### Brano da leggere ###

15 giugno

Indro e Destà



Di fronte all’ignoranza, alle strumentalizzazioni ideologiche, all’ottusa stupidità, alla violenza degli imbrattatori e di chi li ispira, non abbiamo più parole. Lasciamo voce a Indro Montanelli.

Nel 1994 andò in onda su RAI3 un programma in 10 puntate intitolato “Eppur si muove. Cambiano gli italiani?” ideato e condotto da Indro Montanelli e Beniamino Placido. Dalla trasmissione nacque poi, nel 1995, un volume (Rizzoli editore) con il medesimo titolo e articolato in 16 capitoli. Il tredicesimo, intitolato “Razzisti o tolleranti”, si conclude con una lettera ideale di Montanelli a un giovane, nella quale Indro racconta la sua esperienza africana, che si conclude con il ricordo di Destà che qui riportiamo. Chi vuole approfondire può leggere l’intero breve e interessante capitolo 

"Caro…
Eccoti in sintesi la mia storia, la storia di una illusione e di una delusione, che furono un po’ quelle di quasi tutta la mia generazione. La vicenda coniugale della sposa abissina rientra nell’illusione. 
Io volevo diventare un abissino, e lo feci adeguandomi ai costumi matrimoniali locali. Cioè comprai (500 talleri) la mia Destà (così si chiamava) dal padre, cui partendo la restituii con un po’ di dote (tutti i miei risparmi) che le consentirono di trovare subito un altro marito nella persona di un mio graduato (bulukbashi) di nome Gheremedin, che al suo primo nato - ma nato due anni dopo il mio rimpatrio - dette il nome mio.

### Dati mostrati ###

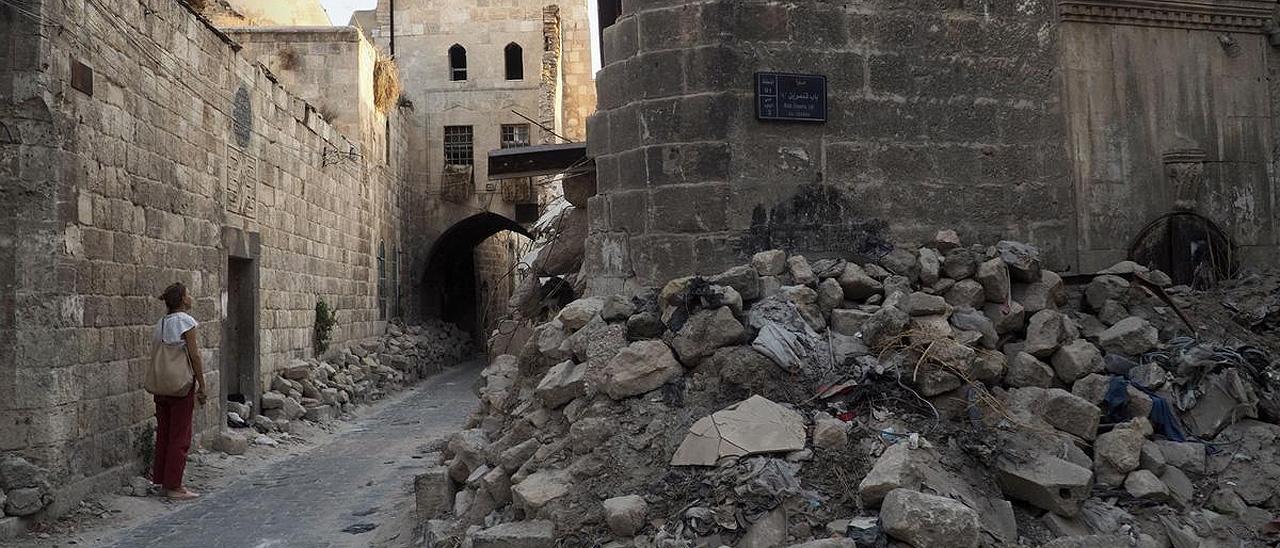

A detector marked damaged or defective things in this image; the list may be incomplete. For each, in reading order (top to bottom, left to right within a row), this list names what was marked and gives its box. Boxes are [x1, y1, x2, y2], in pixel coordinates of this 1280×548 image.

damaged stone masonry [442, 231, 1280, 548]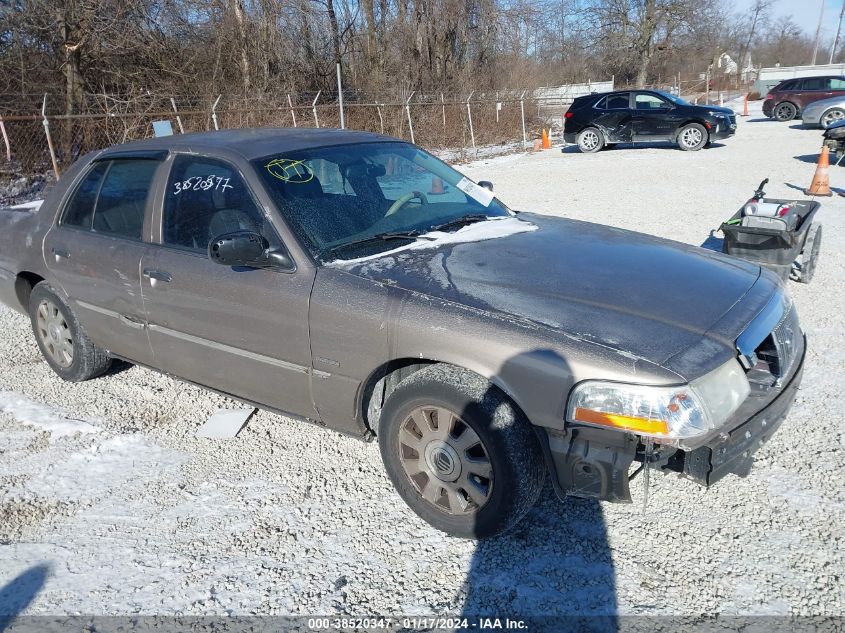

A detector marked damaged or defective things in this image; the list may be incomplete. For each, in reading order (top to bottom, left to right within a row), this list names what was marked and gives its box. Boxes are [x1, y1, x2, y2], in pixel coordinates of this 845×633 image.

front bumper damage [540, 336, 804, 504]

###

- [Problemi da risolvere]:
1 > Nel brano su Montanelli e Destà, qual è il titolo del tredicesimo capitolo del volume?
2 > Continua il brano su Montanelli e Destà, proseguendo dopo la sua ultima frase.

- [Soluzioni dell'esercizio]:
1 > "Razzisti o tolleranti".

2 >
Oggi io ripenso a questo mio passato con nostalgia non delle cose che feci, ma dell’entusiasmo con cui le feci, e comunque senza vergogna. Mi feci complice di un errore, ma lo commisi in buona fede e senza trarne alcun vantaggio. Anche tu, ragazzo mio, commetterai i tuoi bravi errori. Ti auguro di poterci un giorno ripensare come me, senza arrossirne."


Sullo stesso tema aggiungiamo una breve testimonianza di Angelo Del Boca, rilasciata nel 2019 nel corso di una trasmissione televisiva (TG2 Dossier a cura di Miska Ruggeri), dedicata a Indro Montanelli. Ricordiamo che Del Boca, il maggiore storico del colonialismo italiano, ebbe con Montanelli una lunga polemica sull’uso dei gas da parte delle truppe italiane in Etiopia. Indro riconobbe infine che i gas erano stati effettivamente usati.

«… Nell’atmosfera dell’epoca queste cose erano inevitabili, era una tradizione da rispettare. Ne abbiamo parlato a lungo proprio perché lui sapeva che io ben conoscevo i costumi eritrei e quindi non mi scandalizzavo certo. Tra l’altro, ho avuto l’impressione che il matrimonio non sia mai stato effettivamente consumato.»



Caro...   

non ho nulla da nascondere perché queste cose le ho già raccontate io stesso, e non me ne vergogno affatto. Tu, per capirle, devi mentalmente collocarle nel loro contesto temporale. Io, nel ‘35, ero uno dei tanti (quasi tutti) giovani italiani i quali pensavano che il fascismo fosse una scorciatoia, sia pure di emergenza, per risolvere i problemi nazionali, fra cui quello di una sovrappopolazione, che non trovava più sfogo nemmeno nell’emigrazione, contingentata dagli altri Paesi. Pensavamo che la sottosviluppata e semideserta Abissinia offrisse spazio al nostro lavoro e spirito d’impresa, e nello stesso tempo ci elevasse al rango delle grandi Potenze che si basavano per gran parte proprio sui loro imperi coloniali.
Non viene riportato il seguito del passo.